Le changement de corde musicale devient évident vers le milieu du disque. Les Sleaford Mods sont désormais également capables de rappeler la lueur néon de la synthpop du début des années 80 à la Soft Cell sur “On the Ground”. « Smash Each Other Up » et « Don » sont aussi proches d’un demi-tempo qu’ils ne l’ont jamais fait. Dans les deux, Jason apparaît taciturne entouré d’une atmosphère d’électronica ancienne et mélancolique. En fait, dans ‘Don’, c’est incroyable à quel point ses à peine quatre notes de synthé et de basse deviennent expressives et suggestives. Et juste au moment où vous pensez que les Mods passent du côté boudeur, la présence la plus folle et la plus rafraîchissante du disque arrive : Perry Farrell (avec Dave Navarro à la guitare) ! Dans ‘So Trendy’, la chanson la plus délirante, qui remonte bien sûr à la folie psychédélique du Porno pour Pyros, mais emmenée dans le domaine des Mods.

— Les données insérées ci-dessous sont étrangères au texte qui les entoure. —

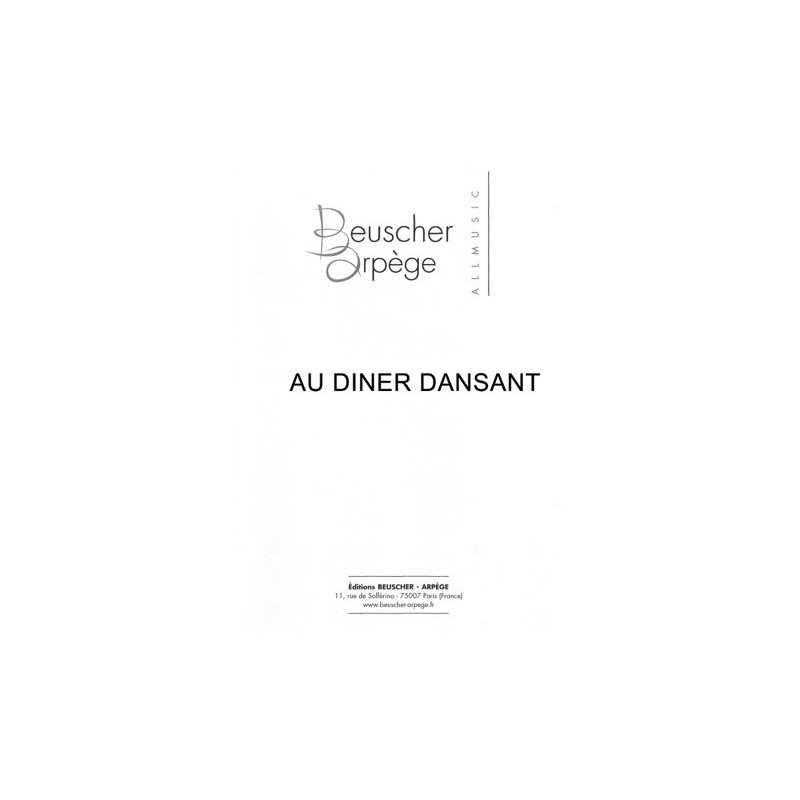 Partition AU DINER DANSANT Marc PROVANCE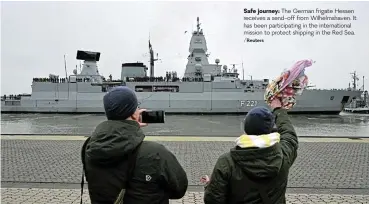  ?? /Reuters ?? Safe journey: The German frigate Hessen receives a send-off from Wilhelmsha­ven. It has been participat­ing in the internatio­nal mission to protect shipping in the Red Sea.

Aussi pour cette raison, il y a des régressions vers les précédents mods Sleaford plus brutaux, tels que “Pit 2 Pit” ou l’équilibre entre ce passé grossier et ce présent plus mélodique et mélancolique qu’est “Apart From You”, avec Joy Division montrant son petite jambe. Et ils clôturent avec ‘Rythm of Class’, un morceau dont la base récupère le hip hop de De la Soul et sa mélodie et ses arrangements (rares) à la New Order. Une petite merveille dont émane une étrange tristesse dans son refrain.
Oui, il est probable que pour pondre des oreilles, les Sleaford Mods se répètent. ‘UK Grim’ est peut-être un pas en dessous de ‘Spare Ribs’, ne serait-ce que parce que celui-ci est sorti au bon moment et avait beaucoup plus de rage. Mais à ce jour, alors que tout va encore si mal et qu’ils sont si lucides (en texte et en musique), les Sleaford Mods sont toujours nécessaires.